------ Passage provided ------
• SiC

Nanomaterials as Sustainable Treatment Options in Cultural Heritage: Coating

Authors: Souty Beskhyroun, Aline Assumpção, Bianca Gonçalves

The best way to minimize the degradation of objects is through preventive conservation methods. However, it is not always possible to create ideal environmental conditions for artifacts, so it is sometimes necessary to apply protective organic coatings to their surfaces in order to protect them from weathering agents. When the conservator selects these protective coatings, some of their properties must be taken into consideration. For instance, the coating should be transparent and should not cause any change in the original substrate. Coatings should also be reversible when possible. As the aim of conservation is to increase the longevity of historic artifacts, the long-term efficacy of coatings is another property to be considered. Finally, coatings should be compatible with the original material of the object, and they should affect neither its conservation nor its explicitness.
------
● Parts of the exercise:
(A) Name every author credited on the passage about nanomaterial coatings in cultural heritage.
(B) Supply what comes next in the passage on protective coatings for cultural heritage objects, picking up right after its final sentence.
The stored data that come next were taken from a separate source.
------ Material shown ------
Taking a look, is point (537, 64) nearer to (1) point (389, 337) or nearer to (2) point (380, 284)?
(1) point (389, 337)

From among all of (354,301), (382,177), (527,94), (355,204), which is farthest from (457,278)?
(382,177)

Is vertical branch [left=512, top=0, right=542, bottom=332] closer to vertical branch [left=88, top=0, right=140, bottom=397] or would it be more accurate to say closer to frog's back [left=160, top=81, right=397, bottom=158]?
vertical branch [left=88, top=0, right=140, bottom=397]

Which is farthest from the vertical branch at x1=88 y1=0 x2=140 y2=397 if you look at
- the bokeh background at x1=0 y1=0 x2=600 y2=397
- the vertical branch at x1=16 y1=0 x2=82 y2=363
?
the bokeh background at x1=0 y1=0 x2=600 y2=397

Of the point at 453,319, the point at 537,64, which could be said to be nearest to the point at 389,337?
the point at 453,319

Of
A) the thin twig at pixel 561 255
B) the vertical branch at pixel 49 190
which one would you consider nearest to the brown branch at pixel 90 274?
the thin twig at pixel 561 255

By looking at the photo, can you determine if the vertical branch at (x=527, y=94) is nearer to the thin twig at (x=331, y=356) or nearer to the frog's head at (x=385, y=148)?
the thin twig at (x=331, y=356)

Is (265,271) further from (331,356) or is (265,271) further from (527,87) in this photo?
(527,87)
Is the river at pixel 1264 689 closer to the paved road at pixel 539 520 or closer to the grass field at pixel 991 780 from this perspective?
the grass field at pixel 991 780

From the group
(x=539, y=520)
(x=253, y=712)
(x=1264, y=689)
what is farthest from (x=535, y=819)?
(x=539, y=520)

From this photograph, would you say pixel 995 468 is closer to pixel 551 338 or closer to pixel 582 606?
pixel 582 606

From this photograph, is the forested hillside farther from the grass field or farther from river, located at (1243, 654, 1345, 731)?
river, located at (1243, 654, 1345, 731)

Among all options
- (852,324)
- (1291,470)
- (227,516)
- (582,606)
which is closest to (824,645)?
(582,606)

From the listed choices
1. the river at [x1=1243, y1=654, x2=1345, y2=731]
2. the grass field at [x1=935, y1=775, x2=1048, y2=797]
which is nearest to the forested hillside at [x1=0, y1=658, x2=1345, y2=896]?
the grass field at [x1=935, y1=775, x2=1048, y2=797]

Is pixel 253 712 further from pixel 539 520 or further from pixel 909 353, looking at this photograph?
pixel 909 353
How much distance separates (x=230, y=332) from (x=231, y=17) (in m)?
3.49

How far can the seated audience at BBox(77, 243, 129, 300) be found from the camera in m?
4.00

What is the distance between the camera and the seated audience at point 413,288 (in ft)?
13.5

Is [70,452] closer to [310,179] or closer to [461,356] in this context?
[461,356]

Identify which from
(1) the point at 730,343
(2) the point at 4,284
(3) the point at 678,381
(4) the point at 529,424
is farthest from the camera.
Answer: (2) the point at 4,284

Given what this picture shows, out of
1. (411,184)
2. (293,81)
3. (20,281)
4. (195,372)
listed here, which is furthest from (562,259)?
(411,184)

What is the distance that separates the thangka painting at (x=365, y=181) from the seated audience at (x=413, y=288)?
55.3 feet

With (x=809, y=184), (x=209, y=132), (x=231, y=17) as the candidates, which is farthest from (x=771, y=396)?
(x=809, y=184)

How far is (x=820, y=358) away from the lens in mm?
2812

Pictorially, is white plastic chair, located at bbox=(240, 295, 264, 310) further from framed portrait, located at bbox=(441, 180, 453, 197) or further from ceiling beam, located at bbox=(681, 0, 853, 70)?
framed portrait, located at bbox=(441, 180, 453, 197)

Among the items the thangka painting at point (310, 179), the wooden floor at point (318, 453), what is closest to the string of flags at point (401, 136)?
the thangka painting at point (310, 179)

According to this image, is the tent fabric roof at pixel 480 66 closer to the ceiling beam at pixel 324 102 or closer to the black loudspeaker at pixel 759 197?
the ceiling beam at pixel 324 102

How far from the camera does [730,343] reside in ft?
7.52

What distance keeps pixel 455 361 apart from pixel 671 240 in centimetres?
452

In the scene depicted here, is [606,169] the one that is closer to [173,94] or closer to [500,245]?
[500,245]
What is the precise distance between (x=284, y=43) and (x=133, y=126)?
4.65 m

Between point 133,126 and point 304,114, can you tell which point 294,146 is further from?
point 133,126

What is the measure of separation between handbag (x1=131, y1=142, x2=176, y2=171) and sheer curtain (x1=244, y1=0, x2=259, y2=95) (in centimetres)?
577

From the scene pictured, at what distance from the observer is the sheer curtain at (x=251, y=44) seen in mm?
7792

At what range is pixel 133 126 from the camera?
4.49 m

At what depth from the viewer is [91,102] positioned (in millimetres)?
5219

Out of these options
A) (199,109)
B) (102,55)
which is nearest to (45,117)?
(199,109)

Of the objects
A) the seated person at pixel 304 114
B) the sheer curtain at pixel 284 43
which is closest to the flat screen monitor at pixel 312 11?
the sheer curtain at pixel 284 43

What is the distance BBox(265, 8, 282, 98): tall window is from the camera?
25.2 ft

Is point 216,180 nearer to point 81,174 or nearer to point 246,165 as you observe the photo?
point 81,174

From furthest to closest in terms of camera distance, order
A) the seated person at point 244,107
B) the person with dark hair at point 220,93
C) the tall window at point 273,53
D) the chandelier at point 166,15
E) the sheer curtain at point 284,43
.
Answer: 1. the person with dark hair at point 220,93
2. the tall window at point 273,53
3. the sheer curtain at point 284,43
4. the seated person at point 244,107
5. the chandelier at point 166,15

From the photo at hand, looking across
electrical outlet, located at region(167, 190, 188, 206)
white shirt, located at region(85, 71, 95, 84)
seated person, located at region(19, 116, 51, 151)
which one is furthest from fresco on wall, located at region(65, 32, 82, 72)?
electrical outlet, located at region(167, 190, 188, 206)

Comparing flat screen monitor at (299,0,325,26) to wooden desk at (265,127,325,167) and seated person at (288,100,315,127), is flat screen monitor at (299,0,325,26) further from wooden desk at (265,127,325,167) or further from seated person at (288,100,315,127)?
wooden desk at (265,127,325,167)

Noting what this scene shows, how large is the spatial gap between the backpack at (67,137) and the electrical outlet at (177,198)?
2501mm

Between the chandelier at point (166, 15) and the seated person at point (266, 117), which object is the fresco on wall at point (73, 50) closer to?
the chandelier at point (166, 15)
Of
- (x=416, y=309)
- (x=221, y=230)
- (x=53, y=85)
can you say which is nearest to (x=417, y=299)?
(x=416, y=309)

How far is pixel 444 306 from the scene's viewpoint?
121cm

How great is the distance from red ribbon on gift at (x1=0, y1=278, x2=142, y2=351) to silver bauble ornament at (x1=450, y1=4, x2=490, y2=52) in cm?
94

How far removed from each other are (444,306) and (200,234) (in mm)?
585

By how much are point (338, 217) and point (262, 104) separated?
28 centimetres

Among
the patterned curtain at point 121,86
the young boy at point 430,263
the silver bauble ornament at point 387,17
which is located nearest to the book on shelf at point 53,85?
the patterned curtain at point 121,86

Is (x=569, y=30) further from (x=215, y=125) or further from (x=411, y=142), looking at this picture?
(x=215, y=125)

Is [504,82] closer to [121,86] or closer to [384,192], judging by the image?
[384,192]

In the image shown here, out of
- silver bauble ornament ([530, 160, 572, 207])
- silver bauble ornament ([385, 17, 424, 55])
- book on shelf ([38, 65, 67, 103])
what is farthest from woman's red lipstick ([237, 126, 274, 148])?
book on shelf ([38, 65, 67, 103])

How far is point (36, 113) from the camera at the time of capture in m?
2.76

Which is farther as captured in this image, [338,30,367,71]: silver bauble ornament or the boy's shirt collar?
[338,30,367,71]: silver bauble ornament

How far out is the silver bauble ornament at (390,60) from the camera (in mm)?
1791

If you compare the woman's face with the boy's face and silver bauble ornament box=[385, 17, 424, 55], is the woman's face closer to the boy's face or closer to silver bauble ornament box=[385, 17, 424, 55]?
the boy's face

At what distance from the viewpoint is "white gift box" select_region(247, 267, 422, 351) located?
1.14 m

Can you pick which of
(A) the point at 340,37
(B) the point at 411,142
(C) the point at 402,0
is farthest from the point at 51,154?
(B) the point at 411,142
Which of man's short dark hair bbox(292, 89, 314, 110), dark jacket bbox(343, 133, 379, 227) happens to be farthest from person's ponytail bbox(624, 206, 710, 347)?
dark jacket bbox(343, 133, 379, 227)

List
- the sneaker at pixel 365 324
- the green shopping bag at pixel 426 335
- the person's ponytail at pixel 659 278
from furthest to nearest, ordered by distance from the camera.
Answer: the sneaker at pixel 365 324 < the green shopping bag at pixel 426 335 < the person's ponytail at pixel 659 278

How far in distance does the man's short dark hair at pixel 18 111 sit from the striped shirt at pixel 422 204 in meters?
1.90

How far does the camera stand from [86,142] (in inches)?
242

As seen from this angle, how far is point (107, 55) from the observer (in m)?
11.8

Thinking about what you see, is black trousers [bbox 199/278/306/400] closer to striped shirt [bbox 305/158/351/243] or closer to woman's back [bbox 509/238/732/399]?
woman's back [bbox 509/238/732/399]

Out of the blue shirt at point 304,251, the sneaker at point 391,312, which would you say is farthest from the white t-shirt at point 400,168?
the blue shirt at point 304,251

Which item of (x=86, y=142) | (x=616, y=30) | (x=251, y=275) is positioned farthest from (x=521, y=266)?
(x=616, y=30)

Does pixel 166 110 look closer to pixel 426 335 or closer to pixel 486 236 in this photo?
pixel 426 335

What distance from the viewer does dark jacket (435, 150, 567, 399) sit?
------
● Answers in order:
(A) Souty Beskhyroun, Aline Assumpção, Bianca Gonçalves

(B)
These considerations relate to some significant problems that can arise through the use of coatings. For example, the painted surfaces in the chapel of Holy Nail (Siena, Italy) were treated with Paraloid B-72 (an acrylic resin) to inhibit their interactions with the surrounding environment, but the coating caused a shiny yellowing effect in treated areas[2]. In addition, Incralac (another acrylic resin) and Paraloid B72 have severely damaged underlying metals in many cases[1]. Biodeterioration of synthetic organic coatings has also been a particular concern for conservators who use the materials for the long-term protection of outdoor monuments[3].

Due to these issues, further research was required in order to make improvements to these protective coatings. Studies show that polymeric nanocomposites based on nano-sized inorganic particles (clay, titanium dioxide[4], and zinc oxide[5]) can enhance the coatings. In addition, like other nanomaterials used in conservation and restoration, nano-filled coatings are often a sustainable treatment option. They decrease the deposition of pollutants, soiling materials, and microbes[6], and they also block UV light[7]. In these ways they reduce the need for cleaning, enabling us to save energy and materials. Clay nano-particles in particular are low in toxicity, pose few environmental risks, and have good reactivity and catalytic properties[4]. TiO2 nanoparticles are versatile, and their production process is environmentally-friendly. It is possible to use TiO2 in aqueous dispersion, avoiding conventional toxic solvents.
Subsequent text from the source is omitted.